[Spatial questions about scenes]
+ + + +
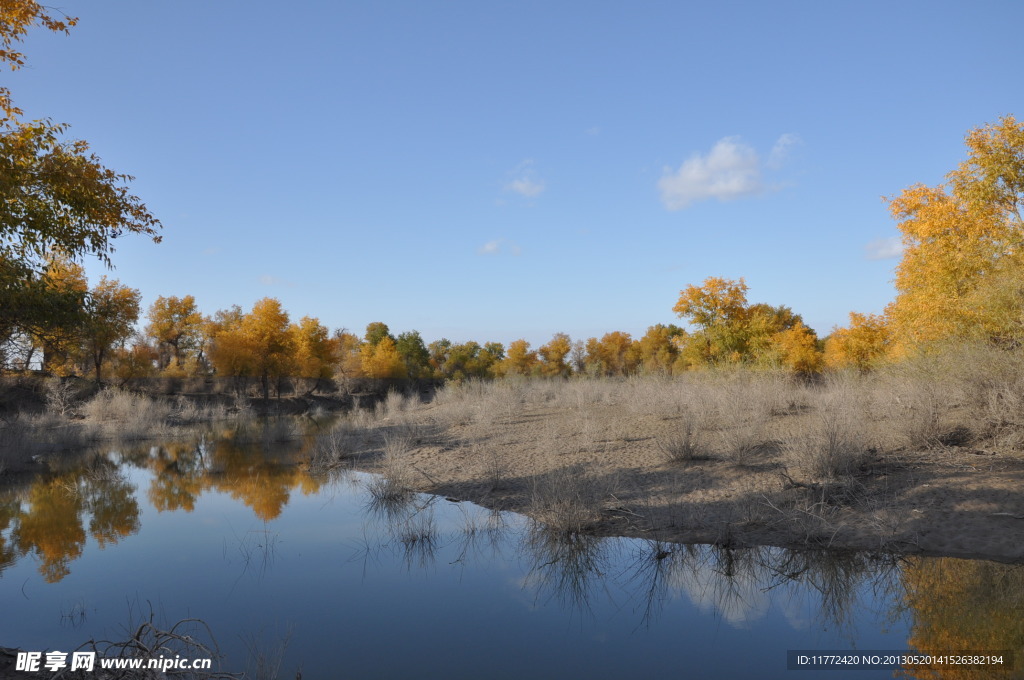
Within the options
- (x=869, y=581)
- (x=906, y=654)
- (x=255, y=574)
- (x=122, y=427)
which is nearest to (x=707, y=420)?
(x=869, y=581)

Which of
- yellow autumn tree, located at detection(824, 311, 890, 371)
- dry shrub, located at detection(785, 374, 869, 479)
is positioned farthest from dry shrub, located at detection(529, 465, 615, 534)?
yellow autumn tree, located at detection(824, 311, 890, 371)

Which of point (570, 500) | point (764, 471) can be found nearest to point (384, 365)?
point (570, 500)

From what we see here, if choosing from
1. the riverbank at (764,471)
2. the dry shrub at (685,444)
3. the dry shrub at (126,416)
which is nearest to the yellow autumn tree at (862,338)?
the riverbank at (764,471)

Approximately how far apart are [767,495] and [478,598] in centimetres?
458

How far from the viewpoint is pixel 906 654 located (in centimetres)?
502

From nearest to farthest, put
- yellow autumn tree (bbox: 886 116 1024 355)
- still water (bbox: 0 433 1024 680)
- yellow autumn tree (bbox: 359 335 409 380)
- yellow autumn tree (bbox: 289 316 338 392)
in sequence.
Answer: still water (bbox: 0 433 1024 680) < yellow autumn tree (bbox: 886 116 1024 355) < yellow autumn tree (bbox: 289 316 338 392) < yellow autumn tree (bbox: 359 335 409 380)

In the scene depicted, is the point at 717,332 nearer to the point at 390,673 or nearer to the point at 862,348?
the point at 862,348

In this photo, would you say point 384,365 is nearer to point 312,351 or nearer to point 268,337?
point 312,351

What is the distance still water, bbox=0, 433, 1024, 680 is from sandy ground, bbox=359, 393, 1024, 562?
40 cm

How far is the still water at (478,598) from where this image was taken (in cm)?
514

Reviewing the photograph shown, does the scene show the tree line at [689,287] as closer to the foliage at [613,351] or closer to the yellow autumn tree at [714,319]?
the yellow autumn tree at [714,319]

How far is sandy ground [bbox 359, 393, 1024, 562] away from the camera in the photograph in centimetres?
725

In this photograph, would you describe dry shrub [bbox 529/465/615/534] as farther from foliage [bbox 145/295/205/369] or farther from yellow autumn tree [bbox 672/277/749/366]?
foliage [bbox 145/295/205/369]

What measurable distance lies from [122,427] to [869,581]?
1013 inches
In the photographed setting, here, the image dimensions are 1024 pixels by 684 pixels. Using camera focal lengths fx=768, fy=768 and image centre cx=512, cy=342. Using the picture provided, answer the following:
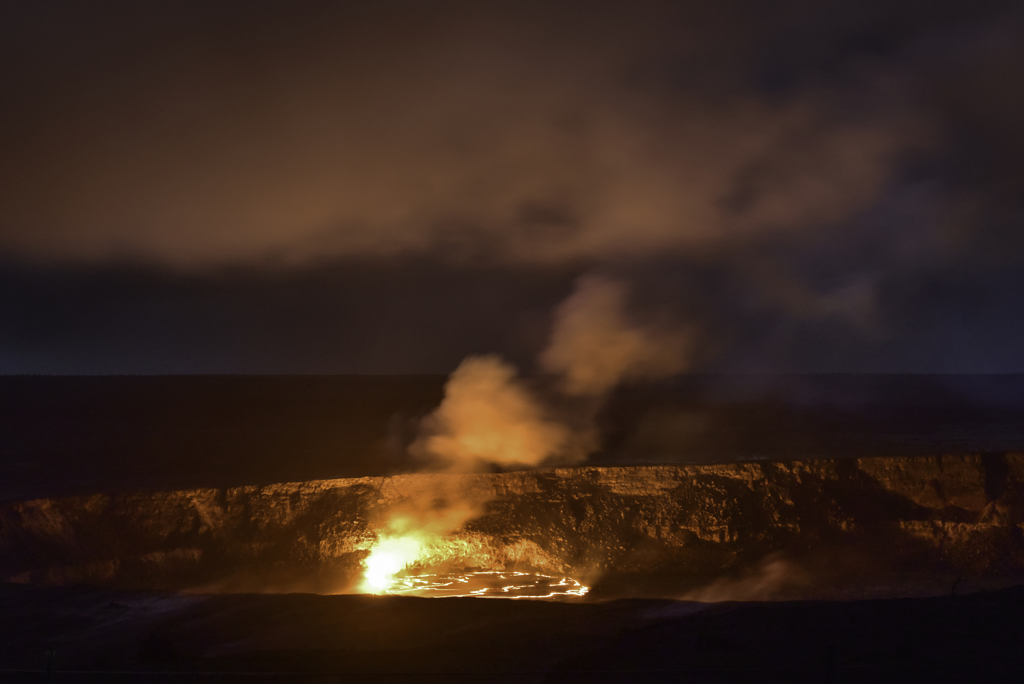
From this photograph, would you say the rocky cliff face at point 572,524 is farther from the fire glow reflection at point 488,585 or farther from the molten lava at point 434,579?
the fire glow reflection at point 488,585

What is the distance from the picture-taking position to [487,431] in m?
21.6

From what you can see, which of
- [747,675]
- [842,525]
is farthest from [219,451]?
[747,675]

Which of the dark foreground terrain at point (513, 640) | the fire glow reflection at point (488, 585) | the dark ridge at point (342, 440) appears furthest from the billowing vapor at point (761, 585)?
the dark ridge at point (342, 440)

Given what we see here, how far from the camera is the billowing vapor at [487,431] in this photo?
19578mm

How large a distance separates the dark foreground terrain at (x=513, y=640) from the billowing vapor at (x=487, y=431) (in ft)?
20.1

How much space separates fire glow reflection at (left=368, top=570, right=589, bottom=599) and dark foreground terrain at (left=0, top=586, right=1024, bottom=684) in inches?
45.8

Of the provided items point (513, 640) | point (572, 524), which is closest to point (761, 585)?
point (572, 524)

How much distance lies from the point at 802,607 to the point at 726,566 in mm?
4302

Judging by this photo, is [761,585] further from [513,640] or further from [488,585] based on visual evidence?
[513,640]

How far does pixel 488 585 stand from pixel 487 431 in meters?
7.57

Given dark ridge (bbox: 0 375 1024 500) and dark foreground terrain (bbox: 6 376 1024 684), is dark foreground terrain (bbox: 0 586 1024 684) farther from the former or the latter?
dark ridge (bbox: 0 375 1024 500)

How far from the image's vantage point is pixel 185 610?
508 inches

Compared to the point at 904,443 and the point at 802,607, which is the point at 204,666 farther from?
the point at 904,443

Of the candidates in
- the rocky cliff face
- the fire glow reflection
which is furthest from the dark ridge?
the fire glow reflection
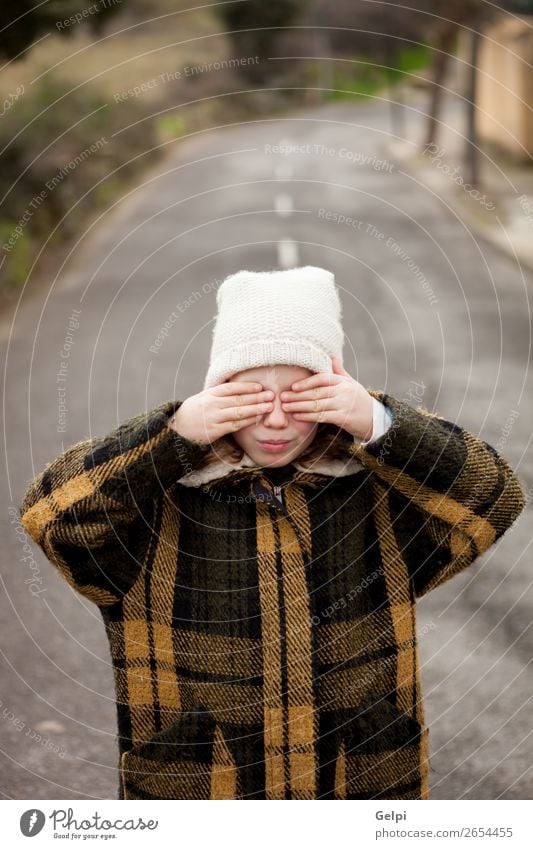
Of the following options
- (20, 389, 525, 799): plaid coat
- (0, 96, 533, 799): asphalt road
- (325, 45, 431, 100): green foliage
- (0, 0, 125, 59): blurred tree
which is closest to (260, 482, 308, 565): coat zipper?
(20, 389, 525, 799): plaid coat

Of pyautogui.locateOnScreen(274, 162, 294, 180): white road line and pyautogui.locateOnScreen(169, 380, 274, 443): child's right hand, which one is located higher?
pyautogui.locateOnScreen(274, 162, 294, 180): white road line

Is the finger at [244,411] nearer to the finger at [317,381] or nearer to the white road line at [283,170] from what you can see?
the finger at [317,381]

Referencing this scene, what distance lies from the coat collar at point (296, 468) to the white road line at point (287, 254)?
5532 millimetres

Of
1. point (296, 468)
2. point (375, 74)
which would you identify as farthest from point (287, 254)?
point (375, 74)

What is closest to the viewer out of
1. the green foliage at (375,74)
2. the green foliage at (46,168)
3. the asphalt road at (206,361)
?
the asphalt road at (206,361)

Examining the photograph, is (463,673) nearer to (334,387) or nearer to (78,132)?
(334,387)

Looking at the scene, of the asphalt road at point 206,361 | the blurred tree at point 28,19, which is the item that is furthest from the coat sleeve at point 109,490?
the blurred tree at point 28,19

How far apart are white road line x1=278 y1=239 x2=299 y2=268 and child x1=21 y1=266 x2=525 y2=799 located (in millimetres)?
5552

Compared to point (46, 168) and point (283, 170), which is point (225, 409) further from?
point (283, 170)

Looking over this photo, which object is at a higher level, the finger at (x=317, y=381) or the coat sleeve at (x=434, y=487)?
the finger at (x=317, y=381)

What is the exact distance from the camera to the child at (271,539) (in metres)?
1.46

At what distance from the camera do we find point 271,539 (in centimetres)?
150

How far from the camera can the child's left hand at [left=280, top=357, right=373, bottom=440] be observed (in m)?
1.43

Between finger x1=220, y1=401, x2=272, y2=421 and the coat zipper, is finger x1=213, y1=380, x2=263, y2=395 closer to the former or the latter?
finger x1=220, y1=401, x2=272, y2=421
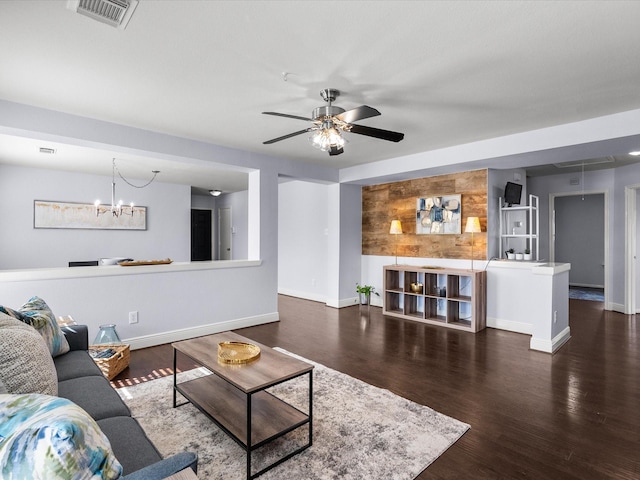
+ + + +
● Written exercise:
Reproduce all of the data above verbatim, leaving out the pictures.

● Final answer:
Within the options
- (x=869, y=581)
- (x=906, y=654)
- (x=255, y=574)
- (x=122, y=427)
which is nearest to (x=707, y=420)?
(x=869, y=581)

Which of
- yellow autumn tree, located at detection(824, 311, 890, 371)
- dry shrub, located at detection(785, 374, 869, 479)
is positioned farthest from dry shrub, located at detection(529, 465, 615, 534)?
yellow autumn tree, located at detection(824, 311, 890, 371)

Which of point (570, 500) | point (764, 471) can be found nearest to point (384, 365)?
point (570, 500)

From what we see here, if choosing from
1. the riverbank at (764,471)
2. the dry shrub at (685,444)
3. the dry shrub at (126,416)
which is nearest to the yellow autumn tree at (862,338)?
the riverbank at (764,471)

Approximately how far apart are [767,495] and [478,598] in centimetres?
458

How far from the viewpoint is pixel 906 654 located (in centimetres)?
502

From nearest to farthest, put
- yellow autumn tree (bbox: 886 116 1024 355)
- still water (bbox: 0 433 1024 680)
- yellow autumn tree (bbox: 359 335 409 380)
- yellow autumn tree (bbox: 289 316 338 392)
in sequence.
Answer: still water (bbox: 0 433 1024 680) < yellow autumn tree (bbox: 886 116 1024 355) < yellow autumn tree (bbox: 289 316 338 392) < yellow autumn tree (bbox: 359 335 409 380)

In the scene depicted, is the point at 717,332 nearer to the point at 390,673 or nearer to the point at 862,348?
the point at 862,348

In this photo, would you say point 384,365 is nearer to point 312,351 or nearer to point 268,337?
point 312,351

What is the distance still water, bbox=0, 433, 1024, 680 is from sandy ground, bbox=359, 393, 1024, 562?
40 cm

How far is the still water at (478,598) from where this image was taken (in cm)?
514

Reviewing the photograph shown, does the scene show the tree line at [689,287] as closer to the foliage at [613,351] or closer to the yellow autumn tree at [714,319]?
the yellow autumn tree at [714,319]

How far is sandy ground [bbox 359, 393, 1024, 562] away from the camera in the photograph in centimetres?
725

In this photograph, would you describe dry shrub [bbox 529/465/615/534] as farther from foliage [bbox 145/295/205/369] or farther from yellow autumn tree [bbox 672/277/749/366]?
foliage [bbox 145/295/205/369]

What measurable distance lies from [122,427] to [869,581]?
1013 inches
In the photographed setting, here, the image dimensions are 1024 pixels by 684 pixels. Using camera focal lengths fx=768, fy=768 and image centre cx=512, cy=342. Using the picture provided, answer the following:
From this photograph, would you say the rocky cliff face at point 572,524 is farther from the fire glow reflection at point 488,585 or farther from the molten lava at point 434,579?
the fire glow reflection at point 488,585

What is the distance from the picture-taking position to [487,431] in m?
21.6

From what you can see, which of
- [747,675]
- [842,525]
is farthest from [219,451]?
[747,675]

Which of the dark foreground terrain at point (513, 640) | the fire glow reflection at point (488, 585) | the dark ridge at point (342, 440) appears furthest from the billowing vapor at point (761, 585)?
the dark ridge at point (342, 440)

Given what we see here, how far from the camera is the billowing vapor at [487,431] in this photo?
19578mm

How large a distance separates the dark foreground terrain at (x=513, y=640) from the billowing vapor at (x=487, y=431) (in ft)?
20.1

How much space separates fire glow reflection at (left=368, top=570, right=589, bottom=599) and dark foreground terrain at (left=0, top=586, right=1024, bottom=684) in inches?
45.8

Of the provided items point (513, 640) | point (572, 524), which is closest to point (761, 585)?
point (572, 524)

How much distance lies from the point at 802,607 to the point at 726,566 in mm?
4302

Judging by this photo, is [761,585] further from [513,640] or further from [488,585] based on visual evidence?
[513,640]

How far does pixel 488 585 stand from pixel 487 431 in meters?
7.57

Given dark ridge (bbox: 0 375 1024 500) and dark foreground terrain (bbox: 6 376 1024 684), is dark foreground terrain (bbox: 0 586 1024 684) farther from the former or the latter?
dark ridge (bbox: 0 375 1024 500)

How far from the image's vantage point is pixel 185 610?
508 inches

Compared to the point at 904,443 and the point at 802,607, which is the point at 204,666 farther from?
the point at 904,443

Of the candidates in
- the rocky cliff face
- the fire glow reflection
which is furthest from the dark ridge?
the fire glow reflection
Of the following options
- (20, 389, 525, 799): plaid coat
- (0, 96, 533, 799): asphalt road
- (325, 45, 431, 100): green foliage
- (0, 0, 125, 59): blurred tree
which is closest to (260, 482, 308, 565): coat zipper?
(20, 389, 525, 799): plaid coat

Of pyautogui.locateOnScreen(274, 162, 294, 180): white road line and pyautogui.locateOnScreen(169, 380, 274, 443): child's right hand, which one is located higher?
pyautogui.locateOnScreen(274, 162, 294, 180): white road line

Is the finger at [244,411] nearer to the finger at [317,381] or nearer to the white road line at [283,170] from what you can see?
the finger at [317,381]

Referencing this scene, what distance lies from the coat collar at point (296, 468) to the white road line at point (287, 254)?
5532 millimetres

Of
1. point (296, 468)
2. point (375, 74)
which would you identify as farthest from point (287, 254)?
point (375, 74)

What is closest to the viewer out of
1. the green foliage at (375,74)
2. the green foliage at (46,168)
3. the asphalt road at (206,361)
?
the asphalt road at (206,361)

Examining the photograph, is (463,673) nearer to (334,387) or nearer to (78,132)?
(334,387)

Looking at the scene, of the asphalt road at point 206,361 | the blurred tree at point 28,19, which is the item that is furthest from the coat sleeve at point 109,490?
the blurred tree at point 28,19

How far apart are white road line x1=278 y1=239 x2=299 y2=268 and child x1=21 y1=266 x2=525 y2=799 located (in millimetres)?
5552

Compared to point (46, 168) and point (283, 170), which is point (225, 409) further from?
point (283, 170)

Looking over this photo, which object is at a higher level, the finger at (x=317, y=381) or the coat sleeve at (x=434, y=487)?
the finger at (x=317, y=381)

What is the exact distance from the camera to the child at (271,539) (in metres)?
1.46

At what distance from the camera do we find point 271,539 (in centimetres)?
150

How far from the camera can the child's left hand at [left=280, top=357, right=373, bottom=440] be observed (in m)?
1.43

Between finger x1=220, y1=401, x2=272, y2=421 and the coat zipper, is finger x1=213, y1=380, x2=263, y2=395 closer to the former or the latter?
finger x1=220, y1=401, x2=272, y2=421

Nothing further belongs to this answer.